Brightons is a village in the east of the Falkirk council area of Scotland. It is 2.7 mi south-east of Falkirk, 2.2 mi south of Grangemouth and 4.6 mi west of Linlithgow. It is surrounded by the villages of Polmont, Wallacestone and Rumford. It is central within the Braes area of Falkirk which makes it “Capital of the Braes”

== History ==
The village was built up around the sandstone quarry - known as Brighton Quarry - which was in operation from as early as the 17th Century. The Edinburgh and Glasgow Union Canal was built to the south of the village in 1822 and connects the village with the two main cities of Scotland. Later stone was carried by the canal to help build Edinburgh's new town in the 1830s and Falkirk's public buildings in the 1850s. The local church was built between 1846 and 1847 from stone quarried in the village and gifted by the quarry owner, Alexander Lawrie. The old quarry was then named Lawrie Park in his honour, though newer residents to the village call it Quarry Park.

== Amenities ==
Brightons is well catered for a village of its size. Main Street and Station Road include a pharmacy, a café, a Chinese takeaway, two grocers, a butcher, a florist, a hairdresser, a tanning shop, and an estate agent. Lawrie Park is a recreational area which has two football pitches, one of which is the home of Brightons F.C. Brightons Parish Church is located next to the community hall on Main Street.

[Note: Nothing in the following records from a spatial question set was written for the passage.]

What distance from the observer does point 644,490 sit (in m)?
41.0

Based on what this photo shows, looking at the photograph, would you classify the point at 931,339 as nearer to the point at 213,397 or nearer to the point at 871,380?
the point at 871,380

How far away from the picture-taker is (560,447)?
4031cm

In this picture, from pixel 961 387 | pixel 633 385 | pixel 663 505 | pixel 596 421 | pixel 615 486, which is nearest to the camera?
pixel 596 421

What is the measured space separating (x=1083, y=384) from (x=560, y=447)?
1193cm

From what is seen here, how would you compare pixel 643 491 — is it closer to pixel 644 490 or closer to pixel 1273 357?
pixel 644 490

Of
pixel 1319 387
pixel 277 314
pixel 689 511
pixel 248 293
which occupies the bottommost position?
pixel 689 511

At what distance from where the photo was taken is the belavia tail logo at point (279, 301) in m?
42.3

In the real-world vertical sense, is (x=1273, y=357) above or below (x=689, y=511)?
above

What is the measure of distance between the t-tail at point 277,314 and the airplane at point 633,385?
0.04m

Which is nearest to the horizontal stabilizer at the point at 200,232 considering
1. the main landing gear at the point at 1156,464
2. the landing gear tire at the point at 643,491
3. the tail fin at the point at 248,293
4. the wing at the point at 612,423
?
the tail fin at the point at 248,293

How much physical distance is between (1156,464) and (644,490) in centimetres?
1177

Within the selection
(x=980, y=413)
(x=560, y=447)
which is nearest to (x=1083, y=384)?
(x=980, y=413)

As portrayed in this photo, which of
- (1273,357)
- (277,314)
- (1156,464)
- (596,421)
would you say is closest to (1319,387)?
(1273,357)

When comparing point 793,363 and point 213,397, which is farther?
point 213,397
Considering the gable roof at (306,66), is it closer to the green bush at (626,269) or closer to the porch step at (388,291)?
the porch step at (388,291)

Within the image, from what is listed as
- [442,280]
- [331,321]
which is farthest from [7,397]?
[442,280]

Due to its position, almost equidistant between Glasgow and Edinburgh the village has become a popular commuter location, with many new houses built since the start of the 1980s. Both the main Glasgow to Edinburgh and the Dunblane to Edinburgh trains stop at Polmont railway station which is within easy reach of Brightons. The M9 motorway to Edinburgh and Stirling is also easily accessible. Based on the United Kingdom 2011 census, Falkirk council reported the population of Brightons as being 4,461 residents.

==Education==
Despite its name Wallacestone Primary School is located within Brightons which sends its pupils to the local high school, Braes High School, in the neighbouring village of Reddingmuirhead.